**STATED TASK:** Turn every line of the items below into a numbered list, skipping the blank lines.

::::::::

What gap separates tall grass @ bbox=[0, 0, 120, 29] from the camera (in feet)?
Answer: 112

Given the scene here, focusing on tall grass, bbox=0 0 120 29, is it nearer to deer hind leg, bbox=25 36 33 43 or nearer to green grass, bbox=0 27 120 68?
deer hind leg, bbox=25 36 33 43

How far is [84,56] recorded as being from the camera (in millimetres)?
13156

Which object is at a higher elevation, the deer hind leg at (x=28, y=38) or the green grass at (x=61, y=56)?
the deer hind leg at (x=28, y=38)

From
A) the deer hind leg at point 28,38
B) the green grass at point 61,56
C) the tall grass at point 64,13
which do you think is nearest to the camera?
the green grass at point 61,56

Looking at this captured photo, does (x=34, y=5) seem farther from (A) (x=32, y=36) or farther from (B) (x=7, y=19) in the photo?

::::::::

**WORKED SOLUTION:**
1. What gap separates tall grass @ bbox=[0, 0, 120, 29] from the camera (in feet)?
2. Answer: 112
3. Given the scene here, focusing on tall grass, bbox=0 0 120 29, is it nearer to deer hind leg, bbox=25 36 33 43 or nearer to green grass, bbox=0 27 120 68?
4. deer hind leg, bbox=25 36 33 43
5. How far is [84,56] recorded as being from the camera (in millimetres)?
6. 13156
7. Which object is at a higher elevation, the deer hind leg at (x=28, y=38) or the green grass at (x=61, y=56)?
8. the deer hind leg at (x=28, y=38)
9. From
10. A) the deer hind leg at point 28,38
11. B) the green grass at point 61,56
12. C) the tall grass at point 64,13
13. which do you think is nearest to the camera?
14. the green grass at point 61,56
15. Looking at this captured photo, does (x=34, y=5) seem farther from (A) (x=32, y=36) or farther from (B) (x=7, y=19) in the photo?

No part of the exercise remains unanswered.